(Prayer: RSA filed under Sec.100 of CPC., against the judgment and decree dated 19.09.2016 passed in RA.No.23/2013 on the file of the Senior Civil Judge and JMFC Kollegala dismissing the appeal and confirming the judgment and decree dated 04.01.2012 passed in OS.No.315/1992 on the file of the Additional Civil Judge and JMFC, Kollegala.)
1. Though there is a delay of 97 days in filing this appeal. I have nevertheless heard learned counsel for the appellants on merits of the case in order to ascertain as to whether any substantial question of law would arise in this appeal.
2. The appellants have filed this second appeal, being aggrieved by judgment and decree passed in RA No.23/2013 by the Senior Civil Judge and JMFC, Kollegala dated 19.09.2016 which, dismissal of the suit in O.S.No.315/1992 by the Additional Civil Judge and JMFC, Kollegala by the judgment and decree dated 04.01.2012, has been confirmed.

==================================================

TASK INSTRUCTIONS:
[1] From the court judgment excerpt above, list each distinct figure written in digits, leaving out the paragraph numbers that begin paragraphs.
[2] Tally the lines in the rows below that contain the word "objects" (case counts), and give only that number.

MATERIAL FOR THIS TASK:
==================================================

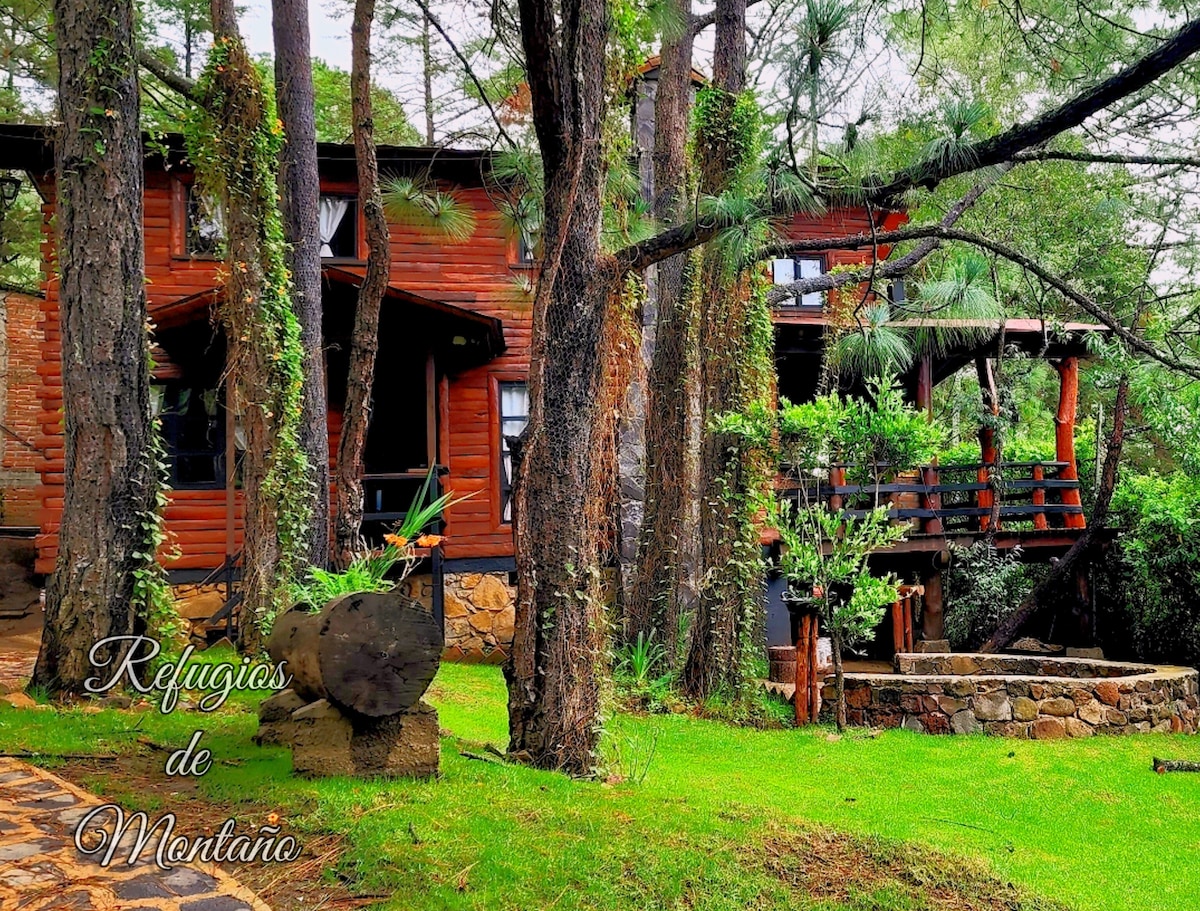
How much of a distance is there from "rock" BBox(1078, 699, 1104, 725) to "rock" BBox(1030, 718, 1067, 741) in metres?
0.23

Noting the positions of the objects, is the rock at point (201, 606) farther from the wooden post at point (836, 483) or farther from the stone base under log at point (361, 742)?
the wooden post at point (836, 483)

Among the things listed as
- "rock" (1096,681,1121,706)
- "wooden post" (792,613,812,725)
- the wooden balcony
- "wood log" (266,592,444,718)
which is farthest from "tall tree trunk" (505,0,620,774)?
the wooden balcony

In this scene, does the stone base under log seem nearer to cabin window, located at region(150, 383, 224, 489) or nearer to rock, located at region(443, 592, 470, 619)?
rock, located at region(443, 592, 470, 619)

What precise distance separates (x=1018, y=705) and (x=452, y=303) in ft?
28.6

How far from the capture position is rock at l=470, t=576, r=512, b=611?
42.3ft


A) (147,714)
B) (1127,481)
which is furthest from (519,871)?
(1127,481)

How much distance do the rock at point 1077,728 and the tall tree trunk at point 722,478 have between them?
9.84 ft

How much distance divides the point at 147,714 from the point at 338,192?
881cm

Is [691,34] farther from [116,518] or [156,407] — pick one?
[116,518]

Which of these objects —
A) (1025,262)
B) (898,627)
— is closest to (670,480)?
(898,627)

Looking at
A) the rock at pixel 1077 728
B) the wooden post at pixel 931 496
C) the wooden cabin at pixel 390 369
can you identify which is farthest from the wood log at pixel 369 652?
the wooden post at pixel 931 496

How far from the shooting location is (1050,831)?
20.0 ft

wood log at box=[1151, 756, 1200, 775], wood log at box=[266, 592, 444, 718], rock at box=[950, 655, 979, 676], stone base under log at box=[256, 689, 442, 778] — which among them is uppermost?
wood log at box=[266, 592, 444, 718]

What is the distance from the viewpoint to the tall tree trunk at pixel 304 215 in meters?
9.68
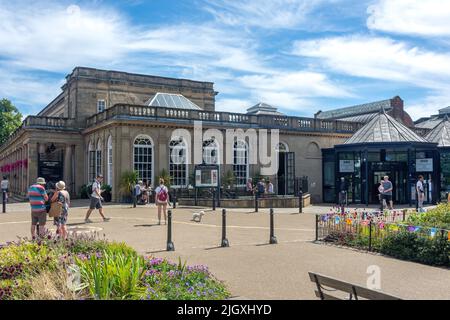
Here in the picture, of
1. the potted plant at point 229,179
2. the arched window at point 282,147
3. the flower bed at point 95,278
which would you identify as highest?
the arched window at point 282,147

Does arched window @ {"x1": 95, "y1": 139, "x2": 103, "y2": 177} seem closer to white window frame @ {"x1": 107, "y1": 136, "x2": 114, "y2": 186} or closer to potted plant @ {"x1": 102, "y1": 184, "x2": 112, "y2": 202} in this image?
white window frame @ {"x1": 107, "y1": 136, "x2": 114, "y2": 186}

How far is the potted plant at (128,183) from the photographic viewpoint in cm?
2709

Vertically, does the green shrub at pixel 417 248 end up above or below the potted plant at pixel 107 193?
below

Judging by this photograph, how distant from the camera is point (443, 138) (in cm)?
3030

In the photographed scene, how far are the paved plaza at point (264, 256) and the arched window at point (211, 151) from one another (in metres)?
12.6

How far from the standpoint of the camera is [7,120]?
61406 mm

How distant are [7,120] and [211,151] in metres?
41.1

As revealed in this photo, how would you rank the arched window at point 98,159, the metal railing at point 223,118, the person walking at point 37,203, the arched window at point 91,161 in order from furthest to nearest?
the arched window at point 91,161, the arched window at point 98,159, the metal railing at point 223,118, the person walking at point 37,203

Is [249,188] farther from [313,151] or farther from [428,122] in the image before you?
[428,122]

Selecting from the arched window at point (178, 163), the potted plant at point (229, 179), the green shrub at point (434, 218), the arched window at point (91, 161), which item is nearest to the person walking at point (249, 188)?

==================================================

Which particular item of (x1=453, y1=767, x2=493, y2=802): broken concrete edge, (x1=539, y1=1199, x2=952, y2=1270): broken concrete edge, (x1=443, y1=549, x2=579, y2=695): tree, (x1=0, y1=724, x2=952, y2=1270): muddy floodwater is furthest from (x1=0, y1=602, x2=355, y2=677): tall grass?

==================================================

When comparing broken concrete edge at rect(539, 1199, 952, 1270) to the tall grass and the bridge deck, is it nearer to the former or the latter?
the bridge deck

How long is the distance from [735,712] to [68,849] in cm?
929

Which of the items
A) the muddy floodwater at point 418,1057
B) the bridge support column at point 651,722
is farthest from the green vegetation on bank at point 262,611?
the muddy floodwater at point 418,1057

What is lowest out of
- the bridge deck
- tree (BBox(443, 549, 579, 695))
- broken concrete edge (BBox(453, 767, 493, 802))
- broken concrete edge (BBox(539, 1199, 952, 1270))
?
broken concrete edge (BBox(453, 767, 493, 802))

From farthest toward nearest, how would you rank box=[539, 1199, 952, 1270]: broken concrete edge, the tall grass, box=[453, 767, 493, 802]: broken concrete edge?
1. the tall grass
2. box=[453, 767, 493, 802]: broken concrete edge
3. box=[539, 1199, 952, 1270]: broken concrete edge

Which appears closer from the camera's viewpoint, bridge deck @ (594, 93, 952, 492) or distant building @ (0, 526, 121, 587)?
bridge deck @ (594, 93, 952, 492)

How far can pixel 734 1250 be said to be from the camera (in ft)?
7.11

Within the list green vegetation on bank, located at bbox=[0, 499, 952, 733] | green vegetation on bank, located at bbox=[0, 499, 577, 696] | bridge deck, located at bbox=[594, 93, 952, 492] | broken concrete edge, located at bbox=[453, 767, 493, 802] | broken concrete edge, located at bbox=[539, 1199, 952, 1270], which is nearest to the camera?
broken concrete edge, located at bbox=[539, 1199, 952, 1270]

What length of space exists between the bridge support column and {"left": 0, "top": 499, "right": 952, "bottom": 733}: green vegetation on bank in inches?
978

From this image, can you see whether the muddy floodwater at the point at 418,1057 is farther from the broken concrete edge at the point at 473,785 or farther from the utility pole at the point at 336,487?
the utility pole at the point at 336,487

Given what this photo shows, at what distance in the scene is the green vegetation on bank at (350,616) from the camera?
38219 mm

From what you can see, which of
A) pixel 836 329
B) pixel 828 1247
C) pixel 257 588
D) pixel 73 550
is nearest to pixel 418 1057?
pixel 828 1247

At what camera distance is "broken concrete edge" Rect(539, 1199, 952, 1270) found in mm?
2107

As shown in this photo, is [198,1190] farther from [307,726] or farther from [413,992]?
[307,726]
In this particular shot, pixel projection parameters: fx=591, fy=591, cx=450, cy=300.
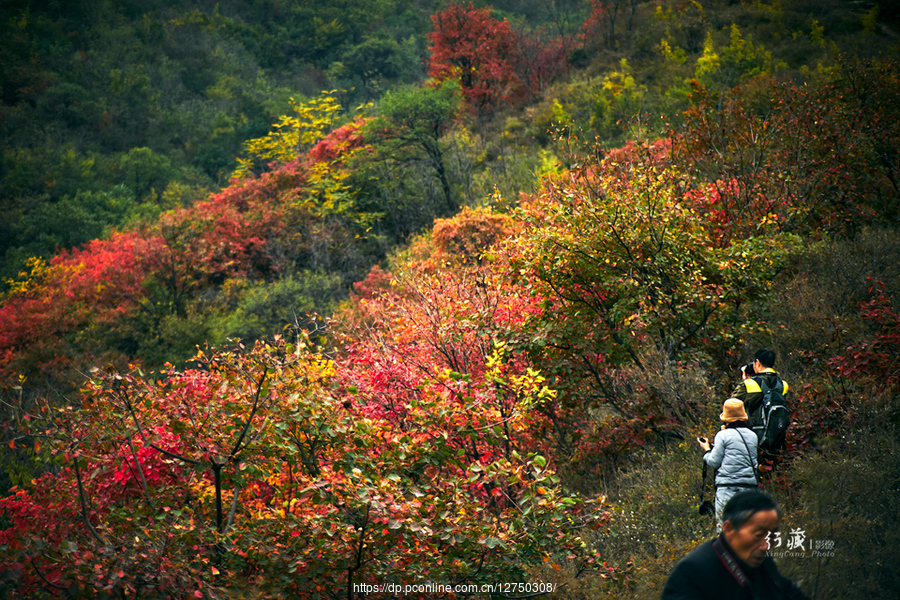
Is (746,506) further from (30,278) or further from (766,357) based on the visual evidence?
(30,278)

==================================================

SOLUTIONS TO THE TASKS:
[1]
100
19.09.2016
23/2013
04.01.2012
315/1992
97

[2] 2